Thomas Cook boss pocketed £8.3m in four years as company’s fortunes turned sour
Chief executive Peter Fankhauser pocketed £8.3 million in pay, benefits and bonuses since 2014.
Questions are swirling over pay and bonuses for top bosses at Thomas Cook as figures reveal its chief executive landed more than £8 million in pay and bonuses in four years.
The group’s annual report reveals Peter Fankhauser, who took on the role in late 2014, pocketed £8.3 million in pay, benefits and bonuses between 2014 and 2018 – including a mammoth £2.9 million share award in 2015.
Prime Minister Boris Johnson waded into the debate on Monday over how Thomas Cook failed, questioning how directors could pick up such large sums while their businesses go “down the tubes”.
It has also emerged that Thomas Cook’s auditor Ernst & Young reportedly urged the travel firm last year to stop using an accounting method that could potentially have been used to boost its financial performance and increase executive pay.
Thomas Cook’s annual reports show that top executives at Thomas Cook shared more than £16 million between them in pay and perks over the past five years while the group’s profits have been in sharp decline.
It was weighed down by a £1.7 billion debt mountain after a number of ill-fated deals which meant it was left struggling to sell enough holidays to meet the interest payments.
Despite increasingly under-pressure profits, Thomas Cook paid its chief executives – Mr Fankhauser and predecessor Harriet Green – £9.4 million over the past five years.
Its chief financial officers – Bill Scott and predecessor Michael Healy – bagged more than £7 million between them.

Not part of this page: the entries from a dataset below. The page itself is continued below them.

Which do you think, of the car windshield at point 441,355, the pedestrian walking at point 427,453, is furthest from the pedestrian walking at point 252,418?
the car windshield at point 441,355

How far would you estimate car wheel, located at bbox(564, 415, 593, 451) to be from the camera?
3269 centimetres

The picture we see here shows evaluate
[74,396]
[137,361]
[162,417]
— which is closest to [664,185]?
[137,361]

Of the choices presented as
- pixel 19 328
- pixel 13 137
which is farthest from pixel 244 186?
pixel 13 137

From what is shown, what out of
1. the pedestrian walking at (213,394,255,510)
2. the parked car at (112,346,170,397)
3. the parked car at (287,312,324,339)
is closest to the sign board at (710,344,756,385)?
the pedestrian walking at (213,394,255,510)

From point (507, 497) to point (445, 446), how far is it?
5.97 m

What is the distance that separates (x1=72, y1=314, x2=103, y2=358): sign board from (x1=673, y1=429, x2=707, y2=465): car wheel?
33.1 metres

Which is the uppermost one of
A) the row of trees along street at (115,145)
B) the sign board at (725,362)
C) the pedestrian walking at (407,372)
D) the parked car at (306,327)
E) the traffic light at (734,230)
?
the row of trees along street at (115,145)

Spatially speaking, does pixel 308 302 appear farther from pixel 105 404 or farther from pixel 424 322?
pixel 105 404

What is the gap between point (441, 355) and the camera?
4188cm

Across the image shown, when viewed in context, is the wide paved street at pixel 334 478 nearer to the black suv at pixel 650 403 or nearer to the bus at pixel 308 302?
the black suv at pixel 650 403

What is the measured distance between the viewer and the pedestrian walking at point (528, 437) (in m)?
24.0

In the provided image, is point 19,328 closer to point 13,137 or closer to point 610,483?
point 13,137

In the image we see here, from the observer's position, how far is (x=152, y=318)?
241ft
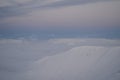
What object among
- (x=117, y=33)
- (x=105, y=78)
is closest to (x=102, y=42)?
(x=117, y=33)

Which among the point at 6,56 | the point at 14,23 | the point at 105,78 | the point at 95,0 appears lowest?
the point at 105,78

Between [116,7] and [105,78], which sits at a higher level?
[116,7]

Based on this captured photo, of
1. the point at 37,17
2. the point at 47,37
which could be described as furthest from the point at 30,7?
the point at 47,37

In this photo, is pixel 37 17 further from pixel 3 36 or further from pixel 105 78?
pixel 105 78
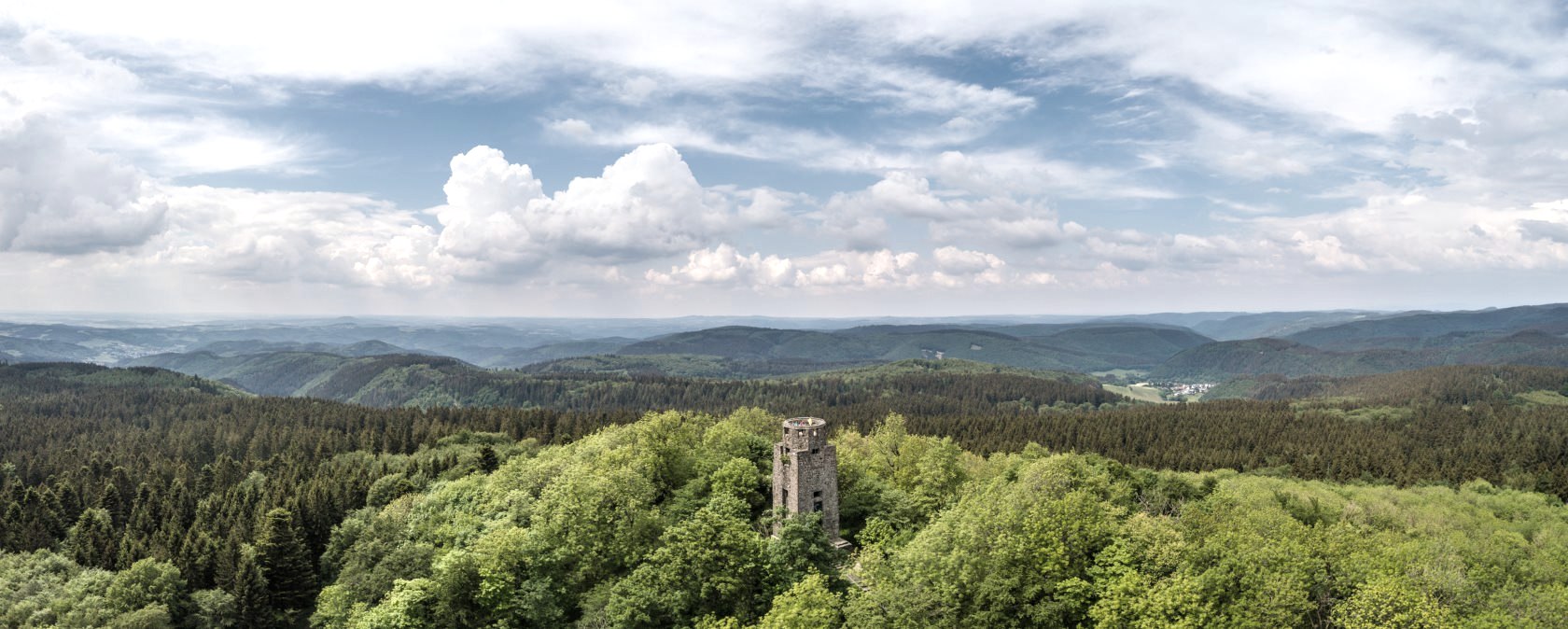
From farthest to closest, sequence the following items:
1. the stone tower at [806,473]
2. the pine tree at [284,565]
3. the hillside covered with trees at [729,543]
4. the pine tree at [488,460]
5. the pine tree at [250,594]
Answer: the pine tree at [488,460]
the pine tree at [284,565]
the pine tree at [250,594]
the stone tower at [806,473]
the hillside covered with trees at [729,543]

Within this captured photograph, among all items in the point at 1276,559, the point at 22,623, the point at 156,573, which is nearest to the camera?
the point at 1276,559

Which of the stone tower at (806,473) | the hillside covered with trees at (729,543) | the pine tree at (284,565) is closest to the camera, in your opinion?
the hillside covered with trees at (729,543)

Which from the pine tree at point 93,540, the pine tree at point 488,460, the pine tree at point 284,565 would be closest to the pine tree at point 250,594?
the pine tree at point 284,565

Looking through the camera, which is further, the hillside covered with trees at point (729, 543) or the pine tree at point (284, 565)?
the pine tree at point (284, 565)

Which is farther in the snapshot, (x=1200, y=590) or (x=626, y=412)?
(x=626, y=412)

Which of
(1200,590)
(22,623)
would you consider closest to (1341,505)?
(1200,590)

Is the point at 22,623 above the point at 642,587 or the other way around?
the other way around

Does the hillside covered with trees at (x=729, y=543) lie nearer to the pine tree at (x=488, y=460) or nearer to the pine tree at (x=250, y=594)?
the pine tree at (x=250, y=594)

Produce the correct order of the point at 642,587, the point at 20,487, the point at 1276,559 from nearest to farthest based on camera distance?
the point at 1276,559, the point at 642,587, the point at 20,487

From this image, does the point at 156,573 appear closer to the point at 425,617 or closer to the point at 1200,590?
the point at 425,617
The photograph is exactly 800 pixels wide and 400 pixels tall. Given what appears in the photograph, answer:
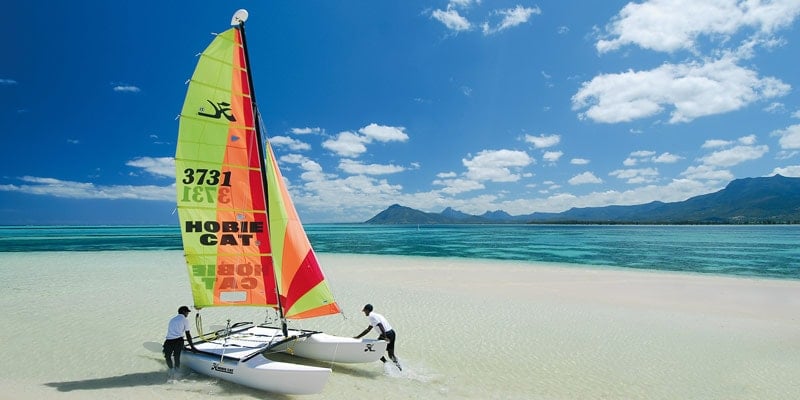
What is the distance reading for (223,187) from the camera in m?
8.79

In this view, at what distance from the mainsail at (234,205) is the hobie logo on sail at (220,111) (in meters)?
0.02

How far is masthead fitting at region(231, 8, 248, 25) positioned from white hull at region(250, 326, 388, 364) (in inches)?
285

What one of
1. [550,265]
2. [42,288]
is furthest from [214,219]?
[550,265]

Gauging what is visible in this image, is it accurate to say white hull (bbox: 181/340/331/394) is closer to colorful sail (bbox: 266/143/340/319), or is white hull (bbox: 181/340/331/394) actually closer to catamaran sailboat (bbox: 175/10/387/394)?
catamaran sailboat (bbox: 175/10/387/394)

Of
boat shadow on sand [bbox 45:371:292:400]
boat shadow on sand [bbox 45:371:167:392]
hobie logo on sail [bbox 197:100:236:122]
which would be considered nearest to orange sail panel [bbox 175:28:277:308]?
hobie logo on sail [bbox 197:100:236:122]

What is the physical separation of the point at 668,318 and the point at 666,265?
838 inches

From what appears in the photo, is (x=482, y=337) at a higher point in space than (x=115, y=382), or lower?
lower

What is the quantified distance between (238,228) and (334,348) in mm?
3505

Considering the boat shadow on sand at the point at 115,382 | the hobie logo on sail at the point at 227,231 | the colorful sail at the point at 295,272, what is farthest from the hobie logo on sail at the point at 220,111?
the boat shadow on sand at the point at 115,382

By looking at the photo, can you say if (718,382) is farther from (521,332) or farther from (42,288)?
(42,288)

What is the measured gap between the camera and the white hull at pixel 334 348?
910cm

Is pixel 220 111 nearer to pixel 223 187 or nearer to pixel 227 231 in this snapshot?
pixel 223 187

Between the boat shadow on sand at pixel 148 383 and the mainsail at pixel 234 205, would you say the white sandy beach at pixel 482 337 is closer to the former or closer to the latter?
the boat shadow on sand at pixel 148 383

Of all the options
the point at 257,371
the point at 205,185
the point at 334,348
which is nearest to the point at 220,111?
the point at 205,185
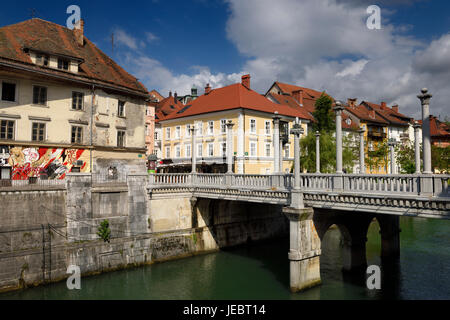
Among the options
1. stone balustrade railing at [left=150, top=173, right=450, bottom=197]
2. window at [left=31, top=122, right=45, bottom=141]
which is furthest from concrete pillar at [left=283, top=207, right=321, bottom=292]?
window at [left=31, top=122, right=45, bottom=141]

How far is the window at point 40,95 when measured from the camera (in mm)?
25109

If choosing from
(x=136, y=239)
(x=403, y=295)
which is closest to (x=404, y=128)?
(x=403, y=295)

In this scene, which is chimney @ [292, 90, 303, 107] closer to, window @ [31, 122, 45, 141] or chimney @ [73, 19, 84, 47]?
chimney @ [73, 19, 84, 47]

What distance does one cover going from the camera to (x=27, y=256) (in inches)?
717

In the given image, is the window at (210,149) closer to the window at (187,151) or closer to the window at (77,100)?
the window at (187,151)

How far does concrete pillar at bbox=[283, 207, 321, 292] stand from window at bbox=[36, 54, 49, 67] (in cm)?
2152

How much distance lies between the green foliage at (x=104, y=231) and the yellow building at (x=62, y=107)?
7640mm

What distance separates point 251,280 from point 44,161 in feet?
59.2

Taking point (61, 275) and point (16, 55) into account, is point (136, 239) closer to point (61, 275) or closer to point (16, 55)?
point (61, 275)

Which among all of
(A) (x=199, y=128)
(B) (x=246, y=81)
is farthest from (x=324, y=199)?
(B) (x=246, y=81)

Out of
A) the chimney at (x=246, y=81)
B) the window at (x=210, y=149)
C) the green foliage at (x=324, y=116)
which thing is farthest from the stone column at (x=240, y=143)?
the green foliage at (x=324, y=116)

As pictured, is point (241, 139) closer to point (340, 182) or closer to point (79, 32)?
point (79, 32)
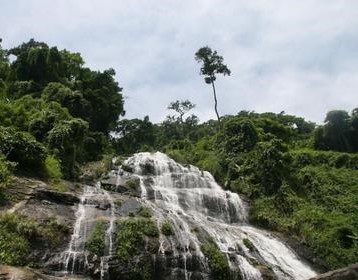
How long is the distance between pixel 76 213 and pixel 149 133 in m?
40.3

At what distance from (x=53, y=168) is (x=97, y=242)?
7.48 metres

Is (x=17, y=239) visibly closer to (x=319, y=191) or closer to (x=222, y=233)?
(x=222, y=233)

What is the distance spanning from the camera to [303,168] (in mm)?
35750

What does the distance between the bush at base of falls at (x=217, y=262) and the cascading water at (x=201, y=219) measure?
0.27 meters

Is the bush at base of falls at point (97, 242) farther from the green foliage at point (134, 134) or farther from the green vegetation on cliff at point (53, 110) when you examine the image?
the green foliage at point (134, 134)

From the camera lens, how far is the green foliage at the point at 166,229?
A: 64.8ft

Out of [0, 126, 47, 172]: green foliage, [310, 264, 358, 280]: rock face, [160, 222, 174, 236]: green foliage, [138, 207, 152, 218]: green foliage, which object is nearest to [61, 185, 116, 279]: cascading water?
[138, 207, 152, 218]: green foliage

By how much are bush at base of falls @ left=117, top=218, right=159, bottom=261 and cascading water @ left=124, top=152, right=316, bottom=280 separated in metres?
0.65

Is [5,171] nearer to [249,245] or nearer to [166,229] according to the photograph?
[166,229]

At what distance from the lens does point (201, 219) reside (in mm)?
24031

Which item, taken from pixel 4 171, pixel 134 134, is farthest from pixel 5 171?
pixel 134 134

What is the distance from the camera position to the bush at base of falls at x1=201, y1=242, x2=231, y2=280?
18.4 meters

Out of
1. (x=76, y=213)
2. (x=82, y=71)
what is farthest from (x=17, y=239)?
(x=82, y=71)

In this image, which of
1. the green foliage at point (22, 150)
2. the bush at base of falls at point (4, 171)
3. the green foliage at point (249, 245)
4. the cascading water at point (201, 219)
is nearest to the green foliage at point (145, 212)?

Mr Healy was awarded a £2.5 million share bonus in 2015 as part of a lucrative long-term performance share plan that paid out handsomely that year.
Neither Mr Fankhauser nor Mr Scott have received awards under the long-term performance share plan in recent years and neither received an annual bonus in 2017-18.
While anger is mounting over the level of pay at the group, investors have voted in support of executive remuneration in annual shareholder meetings.
However, the conduct of directors will come under scrutiny in the Insolvency Service probe, which Business Secretary Andrea Leadsom asked to be fast-tracked on Monday.
She has also written to the Insolvency Service asking for it to consider director conduct “immediately prior to and at insolvency”.